By Sgt. DJ BordenDecember 12, 2017
KAISERSLAUTERN, Germany -- Members of the 720th Ordnance Company came together for a special workout at the Rhine Ordnance Barracks Special Events Center, Oct. 20 to honor fallen comrades.
The EOD 133 Memorial Workout represents the 133 Explosive Ordnance Disposal techs lost in battle since Sept. 11, 2001.
"Since we are EOD techs it's important for us to remember what they did for us and the legacy they left behind," said Staff Sgt. Benjamin Arold, platoon sergeant of 720th EOD. "The workout represents the suffering that they and their family members have gone through."
Sixteen 720th EOD Soldiers participated in the workout. Most wore their Improved Outer Tactical Vests with ballistic plates, making the workout even more grueling.

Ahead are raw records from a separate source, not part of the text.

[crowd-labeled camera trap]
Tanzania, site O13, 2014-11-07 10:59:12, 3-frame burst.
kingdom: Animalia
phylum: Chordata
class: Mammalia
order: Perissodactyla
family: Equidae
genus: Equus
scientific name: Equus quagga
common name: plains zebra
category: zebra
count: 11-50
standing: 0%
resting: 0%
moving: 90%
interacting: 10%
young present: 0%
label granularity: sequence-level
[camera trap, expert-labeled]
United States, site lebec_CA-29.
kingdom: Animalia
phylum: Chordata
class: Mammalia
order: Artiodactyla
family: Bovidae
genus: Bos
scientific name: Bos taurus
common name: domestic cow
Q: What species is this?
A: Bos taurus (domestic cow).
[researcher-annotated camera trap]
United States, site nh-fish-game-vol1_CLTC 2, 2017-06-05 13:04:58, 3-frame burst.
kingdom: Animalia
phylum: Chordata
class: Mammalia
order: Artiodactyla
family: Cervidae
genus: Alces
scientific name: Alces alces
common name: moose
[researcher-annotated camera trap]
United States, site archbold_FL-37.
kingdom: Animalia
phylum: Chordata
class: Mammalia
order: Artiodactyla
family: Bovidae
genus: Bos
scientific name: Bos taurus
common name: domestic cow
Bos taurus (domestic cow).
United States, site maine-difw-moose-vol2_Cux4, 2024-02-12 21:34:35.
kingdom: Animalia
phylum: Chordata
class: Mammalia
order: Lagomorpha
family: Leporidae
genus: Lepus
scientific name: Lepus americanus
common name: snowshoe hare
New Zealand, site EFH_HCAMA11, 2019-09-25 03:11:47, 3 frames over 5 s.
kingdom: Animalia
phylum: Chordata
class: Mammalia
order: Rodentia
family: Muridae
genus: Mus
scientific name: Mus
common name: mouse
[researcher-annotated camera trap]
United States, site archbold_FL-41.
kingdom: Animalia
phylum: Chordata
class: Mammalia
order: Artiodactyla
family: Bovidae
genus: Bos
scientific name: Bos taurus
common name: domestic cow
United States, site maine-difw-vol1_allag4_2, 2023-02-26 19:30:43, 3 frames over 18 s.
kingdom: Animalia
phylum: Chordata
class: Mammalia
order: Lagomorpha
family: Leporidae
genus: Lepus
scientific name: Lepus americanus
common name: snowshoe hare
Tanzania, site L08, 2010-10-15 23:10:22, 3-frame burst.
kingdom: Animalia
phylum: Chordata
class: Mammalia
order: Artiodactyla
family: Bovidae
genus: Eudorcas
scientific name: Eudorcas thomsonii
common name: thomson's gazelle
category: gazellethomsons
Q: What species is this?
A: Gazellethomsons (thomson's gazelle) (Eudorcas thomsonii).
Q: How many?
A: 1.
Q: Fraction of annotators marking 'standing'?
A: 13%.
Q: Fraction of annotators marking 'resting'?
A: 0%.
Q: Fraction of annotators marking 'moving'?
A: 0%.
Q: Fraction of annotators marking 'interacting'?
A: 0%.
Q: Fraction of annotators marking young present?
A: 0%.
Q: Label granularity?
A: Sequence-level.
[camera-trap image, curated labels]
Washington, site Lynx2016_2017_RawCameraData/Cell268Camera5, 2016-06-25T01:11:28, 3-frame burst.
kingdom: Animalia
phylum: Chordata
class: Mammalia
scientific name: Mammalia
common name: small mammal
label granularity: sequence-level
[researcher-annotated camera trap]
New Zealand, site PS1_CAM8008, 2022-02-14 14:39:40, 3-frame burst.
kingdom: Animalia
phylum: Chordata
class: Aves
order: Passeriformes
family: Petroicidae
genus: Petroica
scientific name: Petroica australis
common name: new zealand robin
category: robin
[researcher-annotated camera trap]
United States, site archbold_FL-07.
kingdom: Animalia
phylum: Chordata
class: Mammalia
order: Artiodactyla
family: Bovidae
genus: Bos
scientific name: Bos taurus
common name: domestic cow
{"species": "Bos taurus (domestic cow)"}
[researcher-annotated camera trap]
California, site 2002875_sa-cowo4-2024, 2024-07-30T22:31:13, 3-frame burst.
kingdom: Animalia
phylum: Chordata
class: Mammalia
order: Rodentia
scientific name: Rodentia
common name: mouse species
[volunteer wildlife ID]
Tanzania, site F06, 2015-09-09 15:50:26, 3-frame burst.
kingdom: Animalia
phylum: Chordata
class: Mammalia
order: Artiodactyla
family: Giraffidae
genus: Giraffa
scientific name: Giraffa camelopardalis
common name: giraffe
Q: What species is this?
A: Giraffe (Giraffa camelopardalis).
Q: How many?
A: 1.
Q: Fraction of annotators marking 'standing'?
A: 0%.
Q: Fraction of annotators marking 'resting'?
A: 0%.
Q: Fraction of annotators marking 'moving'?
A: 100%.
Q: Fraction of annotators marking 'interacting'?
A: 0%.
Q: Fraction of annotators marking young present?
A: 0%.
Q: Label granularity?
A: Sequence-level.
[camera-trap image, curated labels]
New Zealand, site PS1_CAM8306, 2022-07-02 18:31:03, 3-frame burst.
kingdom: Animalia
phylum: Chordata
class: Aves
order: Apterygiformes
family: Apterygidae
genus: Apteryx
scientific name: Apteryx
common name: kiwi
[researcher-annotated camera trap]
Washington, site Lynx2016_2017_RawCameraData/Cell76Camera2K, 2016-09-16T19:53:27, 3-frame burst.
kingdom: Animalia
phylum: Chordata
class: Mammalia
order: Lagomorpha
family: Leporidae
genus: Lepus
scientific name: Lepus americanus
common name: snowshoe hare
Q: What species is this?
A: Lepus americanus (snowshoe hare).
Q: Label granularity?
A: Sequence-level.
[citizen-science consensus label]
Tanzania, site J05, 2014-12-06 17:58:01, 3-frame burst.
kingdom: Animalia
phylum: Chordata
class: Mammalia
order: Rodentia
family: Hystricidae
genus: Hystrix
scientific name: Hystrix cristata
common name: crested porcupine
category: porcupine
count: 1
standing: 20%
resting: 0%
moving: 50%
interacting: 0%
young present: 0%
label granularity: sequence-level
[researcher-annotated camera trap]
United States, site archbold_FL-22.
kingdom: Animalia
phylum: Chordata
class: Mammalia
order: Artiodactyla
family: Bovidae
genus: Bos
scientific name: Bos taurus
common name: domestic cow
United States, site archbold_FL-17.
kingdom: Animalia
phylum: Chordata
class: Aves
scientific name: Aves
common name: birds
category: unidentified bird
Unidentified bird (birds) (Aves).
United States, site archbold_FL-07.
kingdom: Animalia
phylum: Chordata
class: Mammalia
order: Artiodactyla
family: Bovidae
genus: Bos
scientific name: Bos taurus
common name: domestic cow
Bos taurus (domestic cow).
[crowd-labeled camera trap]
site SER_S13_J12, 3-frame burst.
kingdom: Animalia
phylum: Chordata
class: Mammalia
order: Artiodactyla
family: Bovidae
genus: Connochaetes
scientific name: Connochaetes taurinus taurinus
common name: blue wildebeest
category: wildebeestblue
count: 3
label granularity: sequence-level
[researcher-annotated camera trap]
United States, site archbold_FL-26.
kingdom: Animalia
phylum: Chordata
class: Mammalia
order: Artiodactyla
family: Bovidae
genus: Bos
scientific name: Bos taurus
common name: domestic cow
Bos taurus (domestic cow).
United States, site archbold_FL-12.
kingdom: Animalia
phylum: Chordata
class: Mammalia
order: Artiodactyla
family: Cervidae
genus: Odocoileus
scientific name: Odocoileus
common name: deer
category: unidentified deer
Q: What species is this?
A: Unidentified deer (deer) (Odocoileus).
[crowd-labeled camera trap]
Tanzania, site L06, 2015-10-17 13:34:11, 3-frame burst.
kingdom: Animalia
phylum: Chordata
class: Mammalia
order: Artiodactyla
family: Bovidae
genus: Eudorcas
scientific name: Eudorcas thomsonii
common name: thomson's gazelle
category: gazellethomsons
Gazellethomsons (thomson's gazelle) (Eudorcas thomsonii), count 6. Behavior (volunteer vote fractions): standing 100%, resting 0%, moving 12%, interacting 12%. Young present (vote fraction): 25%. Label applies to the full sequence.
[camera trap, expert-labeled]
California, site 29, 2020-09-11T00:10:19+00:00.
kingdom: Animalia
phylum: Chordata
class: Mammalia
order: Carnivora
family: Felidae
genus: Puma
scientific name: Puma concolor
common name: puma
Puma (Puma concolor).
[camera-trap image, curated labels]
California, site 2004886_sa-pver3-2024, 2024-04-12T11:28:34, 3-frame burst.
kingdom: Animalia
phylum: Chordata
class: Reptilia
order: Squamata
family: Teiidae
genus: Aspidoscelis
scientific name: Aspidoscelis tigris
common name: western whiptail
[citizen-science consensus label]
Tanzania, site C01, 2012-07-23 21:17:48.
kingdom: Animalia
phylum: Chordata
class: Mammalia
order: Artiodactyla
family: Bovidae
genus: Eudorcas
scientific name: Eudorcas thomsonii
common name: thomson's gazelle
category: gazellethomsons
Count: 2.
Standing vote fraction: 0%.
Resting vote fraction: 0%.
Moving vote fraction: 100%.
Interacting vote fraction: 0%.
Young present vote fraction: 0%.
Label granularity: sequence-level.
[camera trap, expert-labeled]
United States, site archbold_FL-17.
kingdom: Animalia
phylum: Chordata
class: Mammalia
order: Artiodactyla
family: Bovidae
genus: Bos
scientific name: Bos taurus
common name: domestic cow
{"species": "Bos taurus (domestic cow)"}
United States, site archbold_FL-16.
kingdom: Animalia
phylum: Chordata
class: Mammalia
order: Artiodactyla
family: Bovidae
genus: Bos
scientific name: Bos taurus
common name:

Kettlebell swings, weighted squats, pull ups, and burpees were just a few of the workouts conducted. The EOD techs worked in teams of two competing for the fastest time. Being in competition, while also honoring their fallen brothers, motivated all the participants to give their all.
The teams completed 400-meter runs around the facility after completing a number of heavy-lifting workouts and burpees with IOTVs weighing them down. The teams conducted the runs three times, each time in honor of a different EOD tech recently lost in combat.
The memorial was for all EOD techs from all four military branches who were killed in the line of duty, but the 720th specifically wanted to honor the most recent death of Navy Chief Petty Officer Jason Finan.
Finan died, Oct. 20, 2016 and was the first American killed during the taking back of Mosul from Daesh.
Being an EOD tech requires the knowledge and intellect to safely mitigate the risks of improvised explosive devices in order to protect others. Finan, and the EOD techs lost before him, made the ultimate sacrifice. Conducting the event on the anniversary of the death of Finan reminded the Soldiers of what was important.
"For us it's a workout, but for the Gold-Star Families, they live with the pain every day," said Capt. Nate Zermeno, commander of the 720th EOD. "It's a small way that we can remember them."